■ Instructions for the task: Reproduce exactly the lines from the one that holds "Among metal wheel" through the last line of the entries, both ends included, but not the pictures.

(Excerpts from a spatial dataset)
::::::
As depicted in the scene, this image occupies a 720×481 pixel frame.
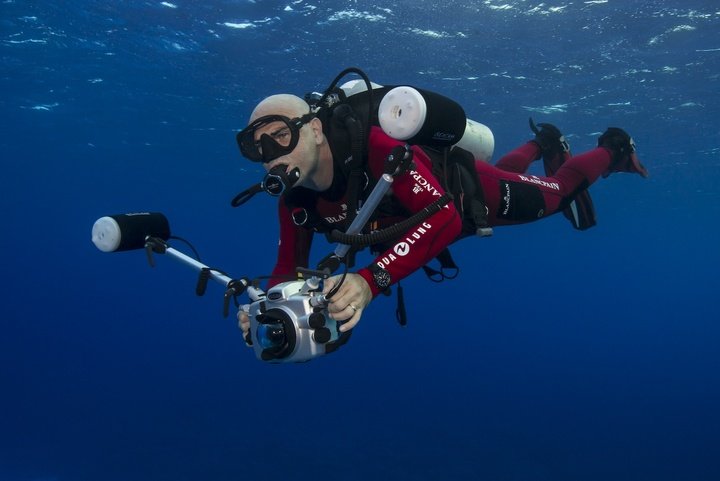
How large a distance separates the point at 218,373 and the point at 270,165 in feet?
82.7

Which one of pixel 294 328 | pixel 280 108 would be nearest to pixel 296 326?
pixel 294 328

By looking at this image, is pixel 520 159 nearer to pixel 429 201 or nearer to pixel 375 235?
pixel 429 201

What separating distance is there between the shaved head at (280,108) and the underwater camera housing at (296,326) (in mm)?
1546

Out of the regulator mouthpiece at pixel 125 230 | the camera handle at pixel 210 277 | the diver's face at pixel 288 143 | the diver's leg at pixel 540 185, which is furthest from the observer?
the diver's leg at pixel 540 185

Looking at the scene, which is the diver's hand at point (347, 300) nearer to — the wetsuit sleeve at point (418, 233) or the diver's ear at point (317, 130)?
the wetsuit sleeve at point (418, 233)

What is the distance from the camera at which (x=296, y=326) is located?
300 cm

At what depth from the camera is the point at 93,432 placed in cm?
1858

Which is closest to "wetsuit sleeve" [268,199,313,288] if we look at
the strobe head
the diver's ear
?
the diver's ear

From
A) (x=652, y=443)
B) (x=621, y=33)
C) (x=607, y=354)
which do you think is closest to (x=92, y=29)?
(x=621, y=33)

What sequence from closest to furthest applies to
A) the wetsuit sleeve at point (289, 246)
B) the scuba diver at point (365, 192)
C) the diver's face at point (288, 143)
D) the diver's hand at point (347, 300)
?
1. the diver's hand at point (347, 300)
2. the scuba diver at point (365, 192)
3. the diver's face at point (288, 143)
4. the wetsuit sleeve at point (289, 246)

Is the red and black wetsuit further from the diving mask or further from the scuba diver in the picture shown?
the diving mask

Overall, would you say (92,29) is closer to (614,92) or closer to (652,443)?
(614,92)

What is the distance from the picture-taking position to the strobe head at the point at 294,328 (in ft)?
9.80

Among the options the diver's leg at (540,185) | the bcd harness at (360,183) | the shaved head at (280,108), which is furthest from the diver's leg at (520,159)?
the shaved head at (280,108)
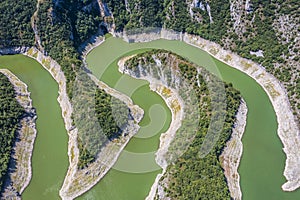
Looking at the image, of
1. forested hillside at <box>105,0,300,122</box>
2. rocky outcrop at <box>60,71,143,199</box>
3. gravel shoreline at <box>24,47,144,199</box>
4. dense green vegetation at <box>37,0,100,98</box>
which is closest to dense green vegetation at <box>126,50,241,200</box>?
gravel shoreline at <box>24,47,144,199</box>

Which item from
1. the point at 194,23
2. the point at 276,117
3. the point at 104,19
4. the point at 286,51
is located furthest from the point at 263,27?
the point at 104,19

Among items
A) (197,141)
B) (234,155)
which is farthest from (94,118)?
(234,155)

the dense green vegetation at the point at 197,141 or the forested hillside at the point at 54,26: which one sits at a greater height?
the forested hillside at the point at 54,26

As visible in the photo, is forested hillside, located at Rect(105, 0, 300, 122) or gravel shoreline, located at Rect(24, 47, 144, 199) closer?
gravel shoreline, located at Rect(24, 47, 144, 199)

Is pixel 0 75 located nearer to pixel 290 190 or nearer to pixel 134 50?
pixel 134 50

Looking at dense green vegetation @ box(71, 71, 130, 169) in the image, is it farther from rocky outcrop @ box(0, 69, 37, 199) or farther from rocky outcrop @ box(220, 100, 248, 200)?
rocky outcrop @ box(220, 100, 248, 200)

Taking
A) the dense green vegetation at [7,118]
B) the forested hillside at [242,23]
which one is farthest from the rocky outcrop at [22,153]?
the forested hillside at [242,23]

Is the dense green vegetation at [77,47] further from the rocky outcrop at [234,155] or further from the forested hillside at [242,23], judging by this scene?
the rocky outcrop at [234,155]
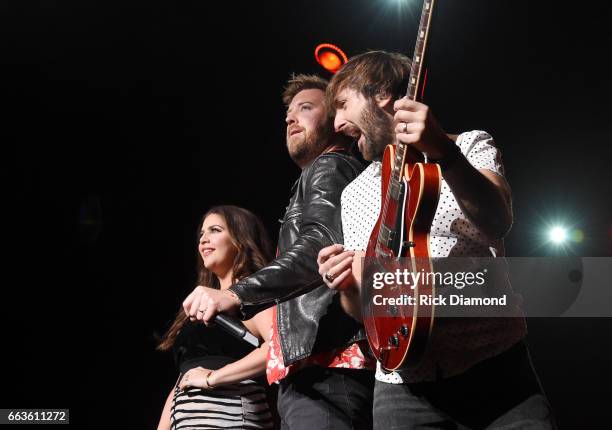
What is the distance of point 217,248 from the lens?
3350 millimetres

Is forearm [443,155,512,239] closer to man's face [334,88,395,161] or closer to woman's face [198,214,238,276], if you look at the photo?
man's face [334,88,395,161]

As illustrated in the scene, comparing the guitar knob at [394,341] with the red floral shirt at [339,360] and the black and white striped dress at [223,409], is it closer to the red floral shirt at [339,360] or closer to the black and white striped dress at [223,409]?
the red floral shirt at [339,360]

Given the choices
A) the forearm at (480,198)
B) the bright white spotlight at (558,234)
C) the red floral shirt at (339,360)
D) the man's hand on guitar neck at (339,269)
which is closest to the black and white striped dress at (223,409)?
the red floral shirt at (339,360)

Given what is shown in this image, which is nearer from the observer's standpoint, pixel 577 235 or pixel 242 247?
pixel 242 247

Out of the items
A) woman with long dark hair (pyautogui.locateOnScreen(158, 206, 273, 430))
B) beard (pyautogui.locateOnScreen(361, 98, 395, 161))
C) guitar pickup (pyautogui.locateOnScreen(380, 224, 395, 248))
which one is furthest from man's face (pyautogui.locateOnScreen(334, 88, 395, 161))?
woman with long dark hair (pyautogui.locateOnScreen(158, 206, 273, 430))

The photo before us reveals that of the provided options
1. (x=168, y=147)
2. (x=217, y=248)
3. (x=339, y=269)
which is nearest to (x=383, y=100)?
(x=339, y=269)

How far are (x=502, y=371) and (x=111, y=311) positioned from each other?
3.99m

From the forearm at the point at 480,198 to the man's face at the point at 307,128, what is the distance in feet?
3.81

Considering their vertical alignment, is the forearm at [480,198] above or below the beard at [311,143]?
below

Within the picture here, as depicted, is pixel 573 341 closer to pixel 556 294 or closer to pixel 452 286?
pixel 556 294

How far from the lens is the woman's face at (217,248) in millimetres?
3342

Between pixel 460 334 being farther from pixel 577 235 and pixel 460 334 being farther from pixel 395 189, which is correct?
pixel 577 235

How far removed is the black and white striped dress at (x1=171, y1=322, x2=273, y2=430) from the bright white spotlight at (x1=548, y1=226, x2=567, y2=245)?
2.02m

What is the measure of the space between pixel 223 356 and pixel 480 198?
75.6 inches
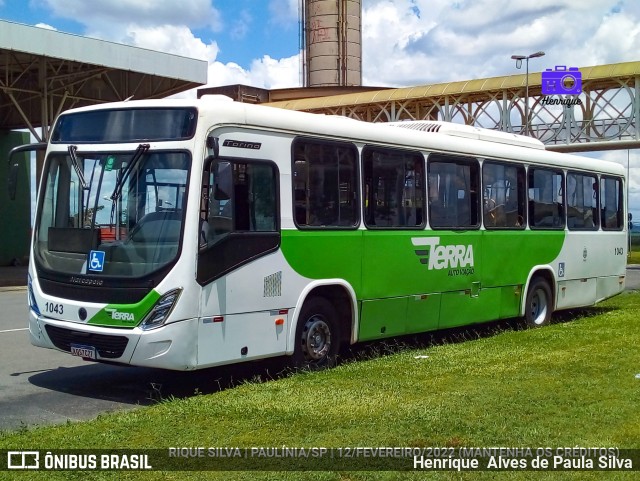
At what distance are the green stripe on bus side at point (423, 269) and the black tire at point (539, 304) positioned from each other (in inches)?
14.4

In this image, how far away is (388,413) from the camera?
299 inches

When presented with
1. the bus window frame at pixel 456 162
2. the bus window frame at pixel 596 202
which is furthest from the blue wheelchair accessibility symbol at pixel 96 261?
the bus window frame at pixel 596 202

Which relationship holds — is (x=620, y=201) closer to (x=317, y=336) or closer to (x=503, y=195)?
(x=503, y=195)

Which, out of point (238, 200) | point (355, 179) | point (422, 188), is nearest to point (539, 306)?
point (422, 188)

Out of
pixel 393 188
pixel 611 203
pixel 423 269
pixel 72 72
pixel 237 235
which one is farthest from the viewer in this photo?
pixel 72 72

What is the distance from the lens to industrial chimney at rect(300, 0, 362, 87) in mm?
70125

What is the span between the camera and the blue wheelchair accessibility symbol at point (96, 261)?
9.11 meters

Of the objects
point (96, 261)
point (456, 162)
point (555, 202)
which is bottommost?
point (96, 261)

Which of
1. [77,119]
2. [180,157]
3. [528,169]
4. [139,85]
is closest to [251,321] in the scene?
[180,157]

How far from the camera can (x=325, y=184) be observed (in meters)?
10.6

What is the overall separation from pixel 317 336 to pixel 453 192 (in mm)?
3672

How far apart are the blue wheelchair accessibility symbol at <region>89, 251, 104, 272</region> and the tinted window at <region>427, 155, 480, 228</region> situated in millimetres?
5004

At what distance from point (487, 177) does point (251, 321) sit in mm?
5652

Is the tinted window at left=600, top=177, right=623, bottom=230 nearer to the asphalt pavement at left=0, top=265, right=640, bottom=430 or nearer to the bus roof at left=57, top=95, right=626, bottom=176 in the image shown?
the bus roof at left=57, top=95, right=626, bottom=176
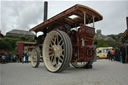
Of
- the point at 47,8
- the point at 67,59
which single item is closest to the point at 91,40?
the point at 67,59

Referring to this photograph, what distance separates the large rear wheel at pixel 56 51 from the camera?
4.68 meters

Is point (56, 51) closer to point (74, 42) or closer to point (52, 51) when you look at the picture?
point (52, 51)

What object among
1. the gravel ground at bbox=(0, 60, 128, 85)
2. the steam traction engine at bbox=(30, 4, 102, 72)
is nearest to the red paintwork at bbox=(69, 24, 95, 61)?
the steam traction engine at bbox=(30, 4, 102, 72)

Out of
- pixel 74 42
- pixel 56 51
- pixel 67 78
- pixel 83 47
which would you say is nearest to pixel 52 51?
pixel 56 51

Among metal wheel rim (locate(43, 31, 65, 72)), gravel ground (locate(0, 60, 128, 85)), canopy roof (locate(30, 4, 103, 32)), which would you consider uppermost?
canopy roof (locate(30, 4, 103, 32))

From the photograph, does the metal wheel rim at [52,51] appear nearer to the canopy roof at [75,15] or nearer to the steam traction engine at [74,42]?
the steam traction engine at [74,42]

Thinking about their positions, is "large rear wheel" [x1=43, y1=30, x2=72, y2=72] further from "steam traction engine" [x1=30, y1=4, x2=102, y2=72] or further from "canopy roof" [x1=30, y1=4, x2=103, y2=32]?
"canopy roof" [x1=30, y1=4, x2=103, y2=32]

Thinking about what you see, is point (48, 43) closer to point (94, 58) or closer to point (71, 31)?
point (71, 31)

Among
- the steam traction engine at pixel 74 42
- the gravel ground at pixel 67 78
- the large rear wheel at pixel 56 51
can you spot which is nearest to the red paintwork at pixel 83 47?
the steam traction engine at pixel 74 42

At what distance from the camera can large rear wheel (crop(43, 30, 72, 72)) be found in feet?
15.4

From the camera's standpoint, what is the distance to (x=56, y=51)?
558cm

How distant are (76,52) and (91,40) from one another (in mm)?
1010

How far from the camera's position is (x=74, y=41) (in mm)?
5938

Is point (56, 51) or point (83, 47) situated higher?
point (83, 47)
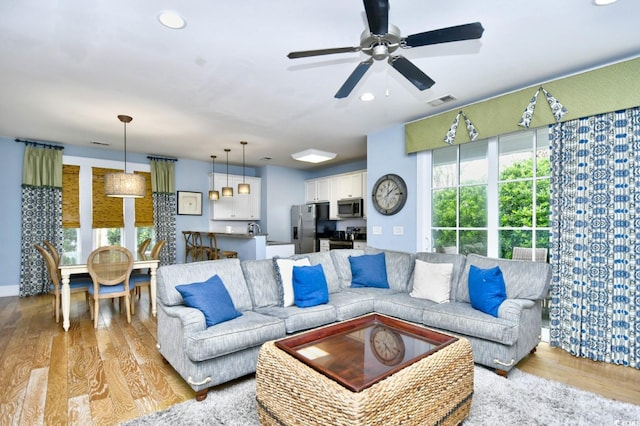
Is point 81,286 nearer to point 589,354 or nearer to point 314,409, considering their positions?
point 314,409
::::::
■ Solution to the problem:
Among metal wheel rim (locate(43, 31, 65, 72)), gravel ground (locate(0, 60, 128, 85)), canopy roof (locate(30, 4, 103, 32)), which would you consider uppermost?
canopy roof (locate(30, 4, 103, 32))

From the photograph, does the metal wheel rim at [52,51] appear nearer to the canopy roof at [75,15] or nearer to the steam traction engine at [74,42]?
the steam traction engine at [74,42]

Thinking about their positions, is "large rear wheel" [x1=43, y1=30, x2=72, y2=72] further from "steam traction engine" [x1=30, y1=4, x2=102, y2=72] or further from "canopy roof" [x1=30, y1=4, x2=103, y2=32]?
"canopy roof" [x1=30, y1=4, x2=103, y2=32]

Thinking about what you see, is point (48, 43) closer to point (94, 58) or closer to point (71, 31)?
point (71, 31)

Among
- the steam traction engine at pixel 74 42
- the gravel ground at pixel 67 78
- the large rear wheel at pixel 56 51
can you spot which is nearest to the red paintwork at pixel 83 47?
the steam traction engine at pixel 74 42

At what distance from the camera can large rear wheel (crop(43, 30, 72, 72)) be found in feet?
15.4

From the camera's standpoint, what is the distance to (x=56, y=51)?
558cm

How distant are (76,52) and (91,40) from one another (in mm)?
1010

How far from the camera's position is (x=74, y=41) (in mm)?
5938

Is point (56, 51) or point (83, 47) situated higher?
point (83, 47)
Is point 81,286 nearer to point 589,354 or nearer to point 314,409, considering their positions?
point 314,409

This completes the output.